— Start of Reading text —

Research

Probing Question: How has technology affected written communication?

pen and inkRon James Norminton

For many who grew up in the pre-email era, the handwritten letters we've received from loved ones are treasured mementos of our lives and relationships. In the age of email and instant messaging, such "snail mail" letters are often disparaged as an outmoded system and have become increasingly rare. Though technology has made communication easier and faster, did we also lose something irreplaceable in the bargain?

Yes, says John T. Harwood, senior director of teaching and learning with technology, part of Penn State's Information Technology Services. "When my grandmother wrote me a personal letter, it was a single copy and was all the more precious. Now some people write one email to their whole family and it's not as personal."

— End of Reading text —

:: To be done ::
a) Reproduce the passage of the article on technology and written communication between "pen and inkRon" and "in the bargain?", inclusive.
b) Continue the article on how technology has affected written communication, picking up after its final sentence.

— Start of Available data —

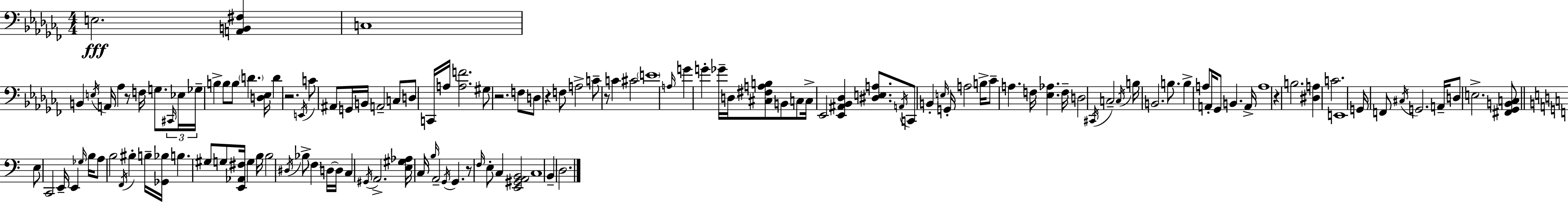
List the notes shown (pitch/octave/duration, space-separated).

E3/h. [A2,B2,F#3]/q C3/w B2/q E3/s A2/s Ab3/q R/e F3/s G3/e. C#2/s Eb3/s Gb3/s B3/q B3/e B3/e D4/q. [D3,Eb3]/s D4/q R/h. E2/s C4/e A#2/e G2/s B2/s A2/h C3/e D3/e C2/s A3/s [A3,F4]/h. G#3/e R/h. F3/e D3/e R/q F3/e A3/h C4/e R/e C4/q C#4/h E4/w A3/s G4/q G4/q Gb4/s D3/s [C#3,F#3,A3,B3]/e B2/e C3/e C3/s Eb2/h [Eb2,A#2,Bb2,Db3]/q [D#3,E3,A3]/e. A2/s C2/e B2/q E3/s G2/s A3/h B3/s CES4/e A3/q. F3/s [Eb3,Ab3]/q. F3/s D3/h C#2/s C3/h C3/s B3/s B2/h. B3/e. B3/q A3/e A2/s Gb2/e B2/q. A2/s A3/w R/q B3/h. [D#3,A3]/q C4/h. E2/w G2/s F2/e C#3/s G2/h. A2/s D3/e E3/h. [F#2,Gb2,B2,C3]/e E3/e C2/h E2/s E2/q Gb3/s B3/s A3/e B3/h F2/s BIS3/q B3/s [Gb2,Bb3]/s B3/q. G#3/e G3/e [E2,Ab2,F#3]/s G3/q B3/s B3/h D#3/s Bb3/e F3/q D3/s D3/s C3/q G#2/s A2/h. [E3,G#3,Ab3]/s C3/s B3/s A2/h G2/s G2/q. R/e F3/s E3/e C3/q [E2,G#2,A2,B2]/h C3/w B2/q D3/h.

— End of Available data —

:: Response list ::
a)
pen and inkRon James Norminton

For many who grew up in the pre-email era, the handwritten letters we've received from loved ones are treasured mementos of our lives and relationships. In the age of email and instant messaging, such "snail mail" letters are often disparaged as an outmoded system and have become increasingly rare. Though technology has made communication easier and faster, did we also lose something irreplaceable in the bargain?

b)
Technology is a double-edged tool, believes Harwood. "At its very best, online communication is profoundly democratizing," he notes. One study suggests that ninety percent of American college students have an account on Facebook, a leading social networking Web site. Twenty-five percent of students write a web-log, or blog. "Students are using the Web to comment on society and question what they experience in the world," Harwood says. Penn State is encouraging this trend by rolling out a new service making blog-publishing easier for faculty, staff and students. (A pilot version begins Sept. 24 at http://blogs.psu.edu.)

Yet, Harwood cautions, "We are creating huge amounts of wonderfully expressive human communication through email, blogs, and instant messaging but a lot of this is not going to survive for very long—or no one will be able to access it." Our immense volume of electronic communication only exists as long as its medium does, he explains. "If you want to know what a departmental Web site looked like 10 years ago, we don't have it.

"In my basement," Harwood adds, "I have files stored on two PCs from the mid-1980s, the age of floppy discs. Since floppies have gone the way of eight-track tapes and are useless to today's computers, those files are trapped with no way to retrieve them. The computers will eventually be recycled and the files lost."

Digital communication change represents a loss to our cultural and historical record as well, he says. "When future scholars search for correspondence to better understand the great leaders and artists of our times, what will they find and how will they find it?"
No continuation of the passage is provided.